__WHAT IS NEEDED__. Extend the passage on fitting social relations and latent class network models in R, beginning right after its last line.

__SELECTED PASSAGE__.
Running SRM model with covariates

fitSRM = ame(Y=Y,
             Xdyad=Xd, # incorp dyadic covariates
             Xrow=Xn, # incorp sender covariates
             Xcol=Xn, # incorp receiver covariates
             symmetric=FALSE, # tell AME trade is directed
             intercept=TRUE, # add an intercept             
             model='nrm', # model type
             rvar=TRUE, # sender random effects (a)
             cvar=TRUE, # receiver random effects (b)
             dcor=TRUE, # dyadic correlation
             R=0, # we'll get to this later
             nscan=10000, burn=5000, odens=25,
             plot=FALSE, print=FALSE, gof=TRUE
             )

objects returned in fitSRM

names(fitSRM)

##  [1] "BETA" "VC"   "APM"  "BPM"  "U"    "V"    "UVPM" "EZ"   "YPM"  "GOF"

\(\beta\) trace plot & distribution

paramPlot(fitSRM$BETA[,1:5])

\(\beta\) trace plot & distribution

paramPlot(fitSRM$BETA[,6:ncol(fitSRM$BETA)])

SRM variance parameters

grid.arrange( paramPlot(fitSRM$VC),
  arrangeGrob( abPlot(fitSRM$APM, 'Sender Effects'),
               abPlot(fitSRM$BPM, 'Receiver Effects') ), ncol=2 )

Capturing network features?

gofPlot(fitSRM$GOF, symmetric=FALSE)

What are we missing?

Homophily: "birds of a feather flock together"
Stochastic equivalence: nothing as pithy to say here, but this model focuses on community detection

Lets build on what we have so far and find an expression for \(\gamma\):

\[ y_{ij} \approx \beta^{T} X_{ij} + a_{i} + b_{j} + \gamma(u_{i},v_{j}) \]

Latent class model/blockmodels

(Holland et al. 1983; Nowicki & Snijders 2001; Rohe et al. 2011; Airoldi et al. 2013)

Each node \(i\) is a member of an (unknown) latent class:

\[ \textbf{u}_{i} \in \{1, \ldots, K \}, \; i \in \{1,\ldots, n\} \\ \] The probability of a tie between \(i\) and \(j\) is:

\[ Pr(Y_{ij}=1 | \textbf{u}_{i}, \textbf{u}_{j}) = \theta_{\textbf{u}_{i} \textbf{u}_{j}} \]

Nodes in the network may have a small or high probability of ties: \(\theta_{kk}\) may be small or large
Nodes in the same class are stochastically equivalent

Software packages:

CRAN: statnet (Handcock et al. 2016)

Stored data
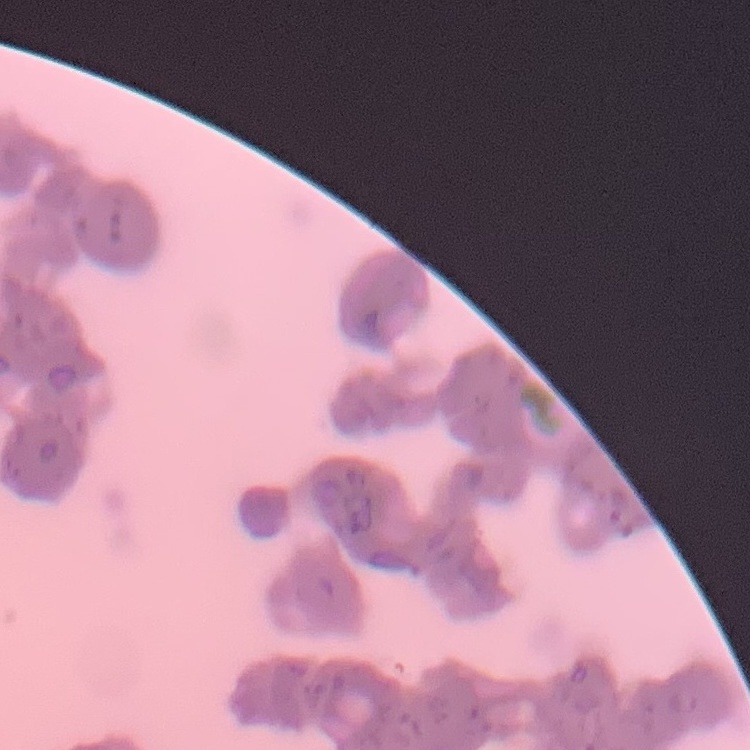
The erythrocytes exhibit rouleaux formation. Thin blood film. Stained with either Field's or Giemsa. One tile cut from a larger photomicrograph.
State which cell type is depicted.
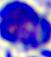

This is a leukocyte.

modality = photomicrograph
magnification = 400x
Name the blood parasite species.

__EXERCISE RESULT__.
CRAN: blockmodels (Leger 2015)

LCM for community detection

Newman (2006): Adjectives and Nouns

White & Murphy (2016): Mixed membership stochastic block model

Latent distance model

(Hoff et al. 2002; Krivitsky et al. 2009; Sewell & Chen 2015)

Each node \(i\) has an unknown latent position

\[ \textbf{u}_{i} \in \mathbb{R}^{k} \]

The probability of a tie from \(i\) to \(j\) depends on the distance between them

\[ Pr(Y_{ij}=1 | \textbf{u}_{i}, \textbf{u}_{j}) = \theta - |\textbf{u}_{i} - \textbf{u}_{j}| \]

Nodes nearby one another are more likely to have a tie, and will likely have similar ties to others

Software packages:

CRAN: latentnet (Krivitsky et al. 2015)
CRAN: VBLPCM (Salter-Townshend 2015)

LDM for low dim representations of homophily

Kirkland (2012): North Carolina Legislators

Kuh et al. (2015): Discerning prey and predators from food web

Latent factor model

(Hoff 2003; Hoff 2007)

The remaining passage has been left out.